Let $ F $ be a field and consider the polynomial ring $ F[x] $. I know that $ F[x] $ is a principal ideal domain and so the ideal $\langle x^{n - 2} - x^{n - 1}, x^{n - 3} - x^{n - 1}, \dots, x - x^{n - 1}, 1 - x^{n - 1} \rangle $ is generated by a single element in $ F[x] $. My guess is that $$ \langle x^{n - 2} - x^{n - 1}, x^{n - 3} - x^{n - 1}, \dots, x - x^{n - 1}, 1 - x^{n - 1} \rangle = \langle 1 - x \rangle. $$
I have proven that $ \langle x^{n - 2} - x^{n - 1}, x^{n - 3} - x^{n - 1}, \dots, x - x^{n - 1}, 1 - x^{n - 1} \rangle \subset \langle 1 - x \rangle $, but I am struggling to prove the other direction.

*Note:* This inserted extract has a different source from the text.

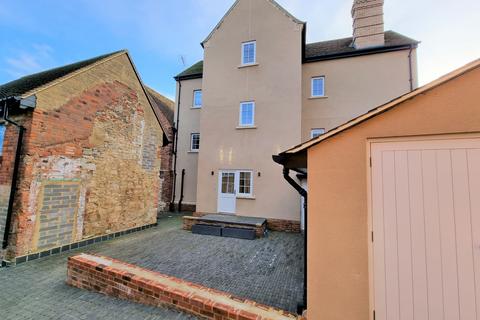 undefined, Fleece Yard , Buckingham, MK18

My approach is to write an element $ f(x) = \sum_{i = 0} a_{i} x^{i} $ in $ \langle 1 - x \rangle $ in the form $ f_{1}(x^{n - 2} - x^{n - 1}) + f_{2}(x^{n - 3} - x^{n - 1}) + \dots + f_{n - 2}(x - x^{n - 1}) + f_{n - 1}(1 - x^{n - 1}) $ for $ f_{i} \in F[x] $.
If the degree of $ f $ does not exceed $ n - 2 $, then I can construct $$ f(x) = a_{0}(1 - x^{n - 1}) + (a_{1} - a_{0})(x - x^{n - 1}) + (a_{2} - a_{1})(x^2 - x^{n - 1}) + \dots + (a_{n - 3} - a_{n - 4})(x^{n - 3} - x^{n - 1}) + (a_{n - 2} - a_{n - 3})(x^{n - 2} - x^{n - 1}).$$ This implies $ f(x) \in \langle x^{n - 2} - x^{n - 1}, x^{n - 3} - x^{n - 1}, \dots, x - x^{n - 1}, 1 - x^{n - 1} \rangle $, but this fails when $ \deg(f) > n - 2 $.
We know that every element in the ideal $\langle 1-x\rangle$ is a multiple of $(1-x)$, so:
$$f(x) = (1-x) \sum_{i = 0}^m a_{i} x^{i}$$
Generate $1-x$ simply by subtracting the second-to-last element in the basis from the last:
$$(1-x^{n-1}) - (x-x^{n-1}) = 1-x$$
We're mostly done:
$$f(x) = [(1-x^{n-1}) - (x-x^{n-1})] \sum_{i = 0}^m a_{i} x^{i}$$
Just set the other coefficients to zero.